The research is aimed at producing a new, accurate, mass-produced low-cost diagnostic device that produces test results within minutes
3M and MIT researchers have joined forces to develop a new rapid diagnostic test that detects the coronavirus and produces accurate results within minutes.
Following a thorough review by an expert panel, the US National Institute of Health (NIH) has chosen the rapid Covid-19 test for accelerated development and commercialisation support.
NIH’s National Institute of Biomedical Imaging and Bioengineering has also added the test to its Covid-19 diagnostics initiative, dubbed Rapid Acceleration of Diagnostics Tech (RADx Tech) program.
3M chief technology officer and senior vice president John Banovetz said: “We are excited to collaborate with Professor Hadley Sikes and the team at MIT. Our approach is ambitious, but our collective expertise can make a difference for people around the world, so we owe it to ourselves and society to give it our best effort.
“This is another step demonstrating 3M’s leadership in the fight against COVID-19. We are seeking to improve the speed, accessibility and affordability of testing for the virus, a major step in helping to prevent its spread.”
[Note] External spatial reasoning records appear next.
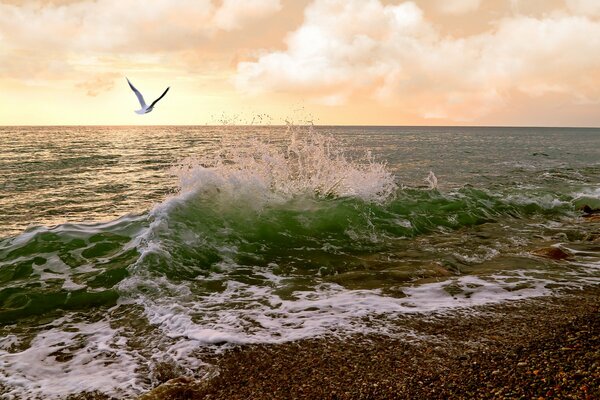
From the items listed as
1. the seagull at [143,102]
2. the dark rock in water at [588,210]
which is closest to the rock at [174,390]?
the seagull at [143,102]

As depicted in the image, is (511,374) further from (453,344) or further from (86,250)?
(86,250)

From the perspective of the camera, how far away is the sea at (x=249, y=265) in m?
5.34

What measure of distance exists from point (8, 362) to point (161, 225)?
5205mm

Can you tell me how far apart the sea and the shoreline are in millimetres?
330

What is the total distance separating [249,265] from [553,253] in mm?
6827

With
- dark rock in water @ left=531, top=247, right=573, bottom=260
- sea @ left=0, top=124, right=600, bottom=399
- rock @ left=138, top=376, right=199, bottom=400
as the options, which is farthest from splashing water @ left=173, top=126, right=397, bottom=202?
rock @ left=138, top=376, right=199, bottom=400

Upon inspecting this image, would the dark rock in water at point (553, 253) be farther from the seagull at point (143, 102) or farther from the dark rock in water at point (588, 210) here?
the seagull at point (143, 102)

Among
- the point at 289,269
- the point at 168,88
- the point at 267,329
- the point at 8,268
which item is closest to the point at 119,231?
the point at 8,268

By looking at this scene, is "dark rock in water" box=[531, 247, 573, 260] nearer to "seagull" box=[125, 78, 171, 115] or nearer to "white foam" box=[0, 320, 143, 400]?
"white foam" box=[0, 320, 143, 400]

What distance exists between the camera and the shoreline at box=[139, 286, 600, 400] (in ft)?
12.8

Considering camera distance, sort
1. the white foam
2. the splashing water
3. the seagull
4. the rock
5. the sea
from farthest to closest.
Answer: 1. the splashing water
2. the seagull
3. the sea
4. the white foam
5. the rock

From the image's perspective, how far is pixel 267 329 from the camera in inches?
223

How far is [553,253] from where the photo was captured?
8.88 metres

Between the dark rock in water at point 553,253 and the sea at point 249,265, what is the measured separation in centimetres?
13
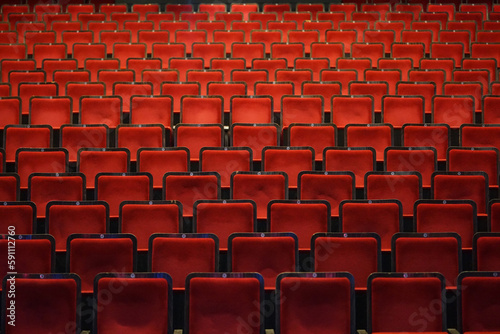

The diagnostic test will leverage 3M’s expertise in biomaterials and bioprocessing
The diagnostic test could be administered at the point-of-care, to detect viral antigens and provide highly accurate results within minutes through a paper-based device, without needing to send the samples to labs for testing.
The advanced diagnostic device would leverage 3M’s deep technological expertise in biomaterials and bioprocessing along with the company’s expertise in global medical device manufacturing.
MIT department of chemical Engineering professor Hadley Sikes is leading the research team working on the diagnostic test, while scientists, manufacturing and regulatory experts from 3M’s corporate research laboratories and health care business group are leading the company’s team.
The Sikes lab is said to be specialised in the creation and development of molecular technologies for improved performance of rapid, cellulose-based protein tests.
Sikes added: “There is a pressing need for a highly scalable rapid test. We are working with our colleagues at 3M to overcome the challenges to move this research from lab to impact, and find an innovative path forward to manufacture it at scale.
“Joining forces with 3M and the NIH has greatly enhanced our collective efforts toward swift detection of the virus, and a potential tool to help mitigate and contain this public health crisis.”